• GEKOZEN TEKST

________

In een wereld die langzaamaan verzadigd raakt van alle projecten die direct of zijdelings met de vele leden van Yes te maken hebben, bleek er nog net plaats te zijn voor het tweede album van Circa:. Dit viertal, waarvan Billy Sherwood het opperhoofd is, doet niet heel erg z’n best om anders te klinken dan Yes. Daar is wat voor te zeggen, want een echte Yes-plaat laat al weer een poosje op zich wachten. Aan de andere kant: hoe erg is dat?
Tony Kaye hoeft zich niet in te spannen om als een toetsenist van Yes te klinken, natuurlijk. Bij tijd en wijle was hij lid van die groep, net als bijna iedere andere muzikant ter wereld. Ook Jimmy Haun kan zich erop beroepen met Yes gespeeld te hebben. Dat zal hij niet snel doen, omdat hij op het beruchte “Union” album meespeelde, maar toch. Drummer Jay Schellen is de enige die niet onder de vlag van Yes heeft gespeeld, maar het scheelde niet veel.
Belangrijke vraag blijft natuurlijk, of deze vier ja-knikkers aan het omvangrijke universum van Alle Dingen Yes nog iets wezenlijks hebben toegevoegd. Het antwoord is (uiteraard) een volmondig ‘ja’.

________

• GEGEVEN INFORMATIE

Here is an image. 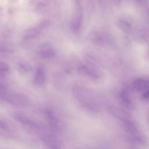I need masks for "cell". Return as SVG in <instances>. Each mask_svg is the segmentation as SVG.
I'll use <instances>...</instances> for the list:
<instances>
[{"label": "cell", "mask_w": 149, "mask_h": 149, "mask_svg": "<svg viewBox=\"0 0 149 149\" xmlns=\"http://www.w3.org/2000/svg\"><path fill=\"white\" fill-rule=\"evenodd\" d=\"M73 94L83 109L91 112L98 111V102L87 88L80 85H75L73 88Z\"/></svg>", "instance_id": "6da1fadb"}, {"label": "cell", "mask_w": 149, "mask_h": 149, "mask_svg": "<svg viewBox=\"0 0 149 149\" xmlns=\"http://www.w3.org/2000/svg\"><path fill=\"white\" fill-rule=\"evenodd\" d=\"M83 19L82 6L80 1H76L73 5L72 13L70 22V29L72 33H76L80 30Z\"/></svg>", "instance_id": "7a4b0ae2"}, {"label": "cell", "mask_w": 149, "mask_h": 149, "mask_svg": "<svg viewBox=\"0 0 149 149\" xmlns=\"http://www.w3.org/2000/svg\"><path fill=\"white\" fill-rule=\"evenodd\" d=\"M1 97L2 99L15 105H23L25 103L23 97L14 93H9L5 90H1Z\"/></svg>", "instance_id": "3957f363"}, {"label": "cell", "mask_w": 149, "mask_h": 149, "mask_svg": "<svg viewBox=\"0 0 149 149\" xmlns=\"http://www.w3.org/2000/svg\"><path fill=\"white\" fill-rule=\"evenodd\" d=\"M47 24L48 22L47 20H42L38 23V24H36L32 28L30 29L24 35V40H29L36 37L45 29Z\"/></svg>", "instance_id": "277c9868"}, {"label": "cell", "mask_w": 149, "mask_h": 149, "mask_svg": "<svg viewBox=\"0 0 149 149\" xmlns=\"http://www.w3.org/2000/svg\"><path fill=\"white\" fill-rule=\"evenodd\" d=\"M132 88L138 92H144L149 90V80L144 78H138L132 83Z\"/></svg>", "instance_id": "5b68a950"}, {"label": "cell", "mask_w": 149, "mask_h": 149, "mask_svg": "<svg viewBox=\"0 0 149 149\" xmlns=\"http://www.w3.org/2000/svg\"><path fill=\"white\" fill-rule=\"evenodd\" d=\"M45 80V73L44 67L39 65L35 72L33 79V83L36 86H41Z\"/></svg>", "instance_id": "8992f818"}, {"label": "cell", "mask_w": 149, "mask_h": 149, "mask_svg": "<svg viewBox=\"0 0 149 149\" xmlns=\"http://www.w3.org/2000/svg\"><path fill=\"white\" fill-rule=\"evenodd\" d=\"M120 98L122 100V102L127 108L132 109L134 107V104L132 97L130 94V93L126 88H125L122 90L120 92Z\"/></svg>", "instance_id": "52a82bcc"}, {"label": "cell", "mask_w": 149, "mask_h": 149, "mask_svg": "<svg viewBox=\"0 0 149 149\" xmlns=\"http://www.w3.org/2000/svg\"><path fill=\"white\" fill-rule=\"evenodd\" d=\"M40 54L44 58H51L54 56L55 53L54 51L51 48H44L40 51Z\"/></svg>", "instance_id": "ba28073f"}, {"label": "cell", "mask_w": 149, "mask_h": 149, "mask_svg": "<svg viewBox=\"0 0 149 149\" xmlns=\"http://www.w3.org/2000/svg\"><path fill=\"white\" fill-rule=\"evenodd\" d=\"M9 72V67L8 65H6L4 62L1 63V76L5 74H6Z\"/></svg>", "instance_id": "9c48e42d"}, {"label": "cell", "mask_w": 149, "mask_h": 149, "mask_svg": "<svg viewBox=\"0 0 149 149\" xmlns=\"http://www.w3.org/2000/svg\"><path fill=\"white\" fill-rule=\"evenodd\" d=\"M141 98L145 101H149V90L142 93Z\"/></svg>", "instance_id": "30bf717a"}, {"label": "cell", "mask_w": 149, "mask_h": 149, "mask_svg": "<svg viewBox=\"0 0 149 149\" xmlns=\"http://www.w3.org/2000/svg\"><path fill=\"white\" fill-rule=\"evenodd\" d=\"M147 120H148V124H149V112H148V115H147Z\"/></svg>", "instance_id": "8fae6325"}, {"label": "cell", "mask_w": 149, "mask_h": 149, "mask_svg": "<svg viewBox=\"0 0 149 149\" xmlns=\"http://www.w3.org/2000/svg\"><path fill=\"white\" fill-rule=\"evenodd\" d=\"M148 53H149V51H148Z\"/></svg>", "instance_id": "7c38bea8"}]
</instances>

________

• JOUW OPDRACHT
Schrijf een vervolg op de albumbespreking over Circa: en begin direct na de laatste zin.

• HET RESULTAAT
Je moet natuurlijk houden van die riedelende orgels, die rondwaaierende zangpartijen, die hoge baspartijen en die dunne gitaartjes, maar als aan al die voorwaarden is voldaan heb je aan “HQ” zowaar een bijzonder prettig album. Geen revelatie, geen verbazing, gewoon een lekkere plaat. Een plaat die zo verschrikkelijk op Yes lijkt dat ik steeds zit te wachten tot tante Jon invalt. Dat gebeurt natuurlijk niet, die zit thuis met moeilijke knieën. In zijn plaats zingt Sherwood op een manier die gek genoeg steeds aan Peter Gabriel doet denken. Dat zal wel niet de bedoeling zijn, die was immers van de tegenpartij.
“HQ” stelt de recensent voor een dilemma. Als Yes niet had bestaan was dit namelijk een heel erg goeie plaat geweest, met een verbazingwekkend geluid, een groot, melodieus, rijk versierd en hard glanzend geluid. Nu we dat geluid al tot vervelens toe gehoord hebben op – letterlijk – honderden albums, telt alleen nog hoe goed de composities zijn, hoe goed er gespeeld wordt en in welke mate de muzikanten dit echt menen. Is dit even snel cashen of wordt hier met hart en ziel gespeeld?
Vanzelfsprekend wordt er op erg hoog niveau gemusiceerd. Dit zijn briljante muzikanten die met veel inzet en energie hun partijen op de plaat hebben geslingerd. Luister maar naar het snelle Ever Changing World en erken dat dit meesterlijk gespeeld wordt. Alleen hoor je dan ook die knorrende bas-solo die zo overduidelijk gepikt is van Chris Squire dat het zeer doet. Dat Sherwood de oude basgoeroe knap na kan doen wil ik wel geloven, dat hij dat op zijn eigen platen ook doet vind ik onvoorstelbaar. Waarom?
Nou ja, dat is ad fundum wat me aan deze plaat tegenstaat: Zo veel talent, zo weinig nieuws. De moeite die de mannen doen om op Yes te lijken had toch ook kunnen worden aangewend voor iets anders, iets vernieuwenders? Oh, het is allemaal prachtig, hoor, er staan geen slechte nummers op, het wordt nergens bespottelijk of pastiche. Maar had er niet één oorspronkelijke gedachte bij gekund? Eén liedje buiten het overbekende idioom?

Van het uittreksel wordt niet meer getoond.